Records for this exercise —

↓

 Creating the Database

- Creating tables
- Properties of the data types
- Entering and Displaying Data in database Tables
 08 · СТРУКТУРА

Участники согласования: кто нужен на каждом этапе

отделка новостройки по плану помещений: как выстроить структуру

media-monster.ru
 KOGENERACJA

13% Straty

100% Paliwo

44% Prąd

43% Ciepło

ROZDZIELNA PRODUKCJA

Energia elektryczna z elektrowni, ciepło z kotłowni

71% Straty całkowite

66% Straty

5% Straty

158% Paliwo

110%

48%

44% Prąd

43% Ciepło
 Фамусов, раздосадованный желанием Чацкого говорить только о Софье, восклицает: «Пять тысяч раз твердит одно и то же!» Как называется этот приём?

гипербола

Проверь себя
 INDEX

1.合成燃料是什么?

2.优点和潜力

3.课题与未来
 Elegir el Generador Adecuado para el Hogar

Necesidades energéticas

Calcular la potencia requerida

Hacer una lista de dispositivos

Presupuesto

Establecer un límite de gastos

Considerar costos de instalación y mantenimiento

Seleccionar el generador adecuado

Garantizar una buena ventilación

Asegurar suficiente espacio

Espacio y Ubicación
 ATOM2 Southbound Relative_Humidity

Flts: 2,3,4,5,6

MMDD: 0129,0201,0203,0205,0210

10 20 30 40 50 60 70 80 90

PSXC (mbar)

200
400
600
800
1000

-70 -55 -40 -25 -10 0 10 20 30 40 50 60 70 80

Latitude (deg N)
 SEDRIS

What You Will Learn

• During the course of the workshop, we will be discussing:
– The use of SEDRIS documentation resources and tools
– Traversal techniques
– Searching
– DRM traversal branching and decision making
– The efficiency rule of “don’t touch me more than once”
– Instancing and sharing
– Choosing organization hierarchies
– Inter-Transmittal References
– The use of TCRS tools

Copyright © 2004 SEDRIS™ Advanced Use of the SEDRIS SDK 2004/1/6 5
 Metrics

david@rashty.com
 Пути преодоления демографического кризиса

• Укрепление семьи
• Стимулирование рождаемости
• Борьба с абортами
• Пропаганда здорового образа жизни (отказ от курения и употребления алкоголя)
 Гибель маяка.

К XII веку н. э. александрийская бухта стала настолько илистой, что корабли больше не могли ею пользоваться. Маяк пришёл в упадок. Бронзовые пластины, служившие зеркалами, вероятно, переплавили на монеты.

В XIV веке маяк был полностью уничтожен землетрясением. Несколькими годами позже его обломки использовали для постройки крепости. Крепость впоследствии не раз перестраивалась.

↑

Directions for this task — Collect every line above that contains the word "Creating".

Solution to the problem —
 Creating the Database
- Creating tables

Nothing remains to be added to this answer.